NOTING that small private schools are suffering a huge blow in the Covid-19 pandemic, the Department of Education (DepEd) on Monday said it was awaiting the response of the Inter-Agency Task Force (IATF), to which it proposed including private school teachers on the list of those to be given financial aid under the Bayanihan to Heal As One Act.
Education Secretary Leonor Magtolis Briones said they gave their proposal on April 21.
“We sympathize with the problem of private schools,” Briones said, assuring that the DepEd will also seek the help of Congress to provide assistance to the private school teachers.
Also, in a radio interview, Atty. Joseph Noel Estrada, managing director of the Coordinating Council of Private Educational Associations (Cocopea) expressed worries that some private schools can pay their teachers until April 30 only.

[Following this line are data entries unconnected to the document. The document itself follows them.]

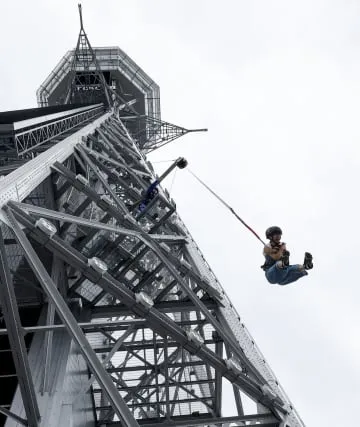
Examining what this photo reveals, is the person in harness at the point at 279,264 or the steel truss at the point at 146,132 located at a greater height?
the steel truss at the point at 146,132

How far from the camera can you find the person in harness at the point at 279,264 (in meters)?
9.69

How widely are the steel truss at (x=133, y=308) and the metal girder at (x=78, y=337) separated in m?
0.01

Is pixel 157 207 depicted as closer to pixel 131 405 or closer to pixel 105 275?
pixel 131 405

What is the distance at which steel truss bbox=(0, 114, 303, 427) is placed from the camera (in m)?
7.26

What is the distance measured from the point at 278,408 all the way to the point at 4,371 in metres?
5.86

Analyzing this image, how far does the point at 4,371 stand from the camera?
10.9 m

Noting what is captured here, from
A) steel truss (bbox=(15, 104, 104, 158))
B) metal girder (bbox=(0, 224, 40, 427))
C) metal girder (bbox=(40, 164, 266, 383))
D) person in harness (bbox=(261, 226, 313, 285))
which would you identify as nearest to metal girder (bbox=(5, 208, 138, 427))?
metal girder (bbox=(0, 224, 40, 427))

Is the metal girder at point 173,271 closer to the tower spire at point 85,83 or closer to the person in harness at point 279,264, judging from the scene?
the person in harness at point 279,264

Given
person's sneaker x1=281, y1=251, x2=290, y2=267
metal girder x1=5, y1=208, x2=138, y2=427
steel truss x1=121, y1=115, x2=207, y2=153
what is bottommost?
metal girder x1=5, y1=208, x2=138, y2=427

Estrada said that at least 500,000 private school employees are among their teaching and non-teaching personnel.
He worried that eventually, some teachers might resort to changing their careers if their salaries continue to be delayed.
Meanwhile, the Federation of Associations of Private School Administrators (Fapsa) also stressed that they solely rely on the tuition of students.
“It has to be understood that our teachers are hardly included in any amelioration projects of the government,” Fapsa president Eleazardo Kasilag said in a statement as they called on DepEd to include teachers from private schools in small business wage subsidy.
“We were left out in Covid-19 Adjustment Measures Program, the DSWD (Department of Social Welfare and Development) Emergency Subsidy Program and Pantawid Pamilyang Pilipino Program. This is indeed an oasis in the barren desert,” Kasilag said.
“The teachers of our small and medium-size member schools are crying for their survival right now,” he added, stressing, “We survive on tuition fees. We have big collectibles that we [failed] to get because classes were stopped in March.”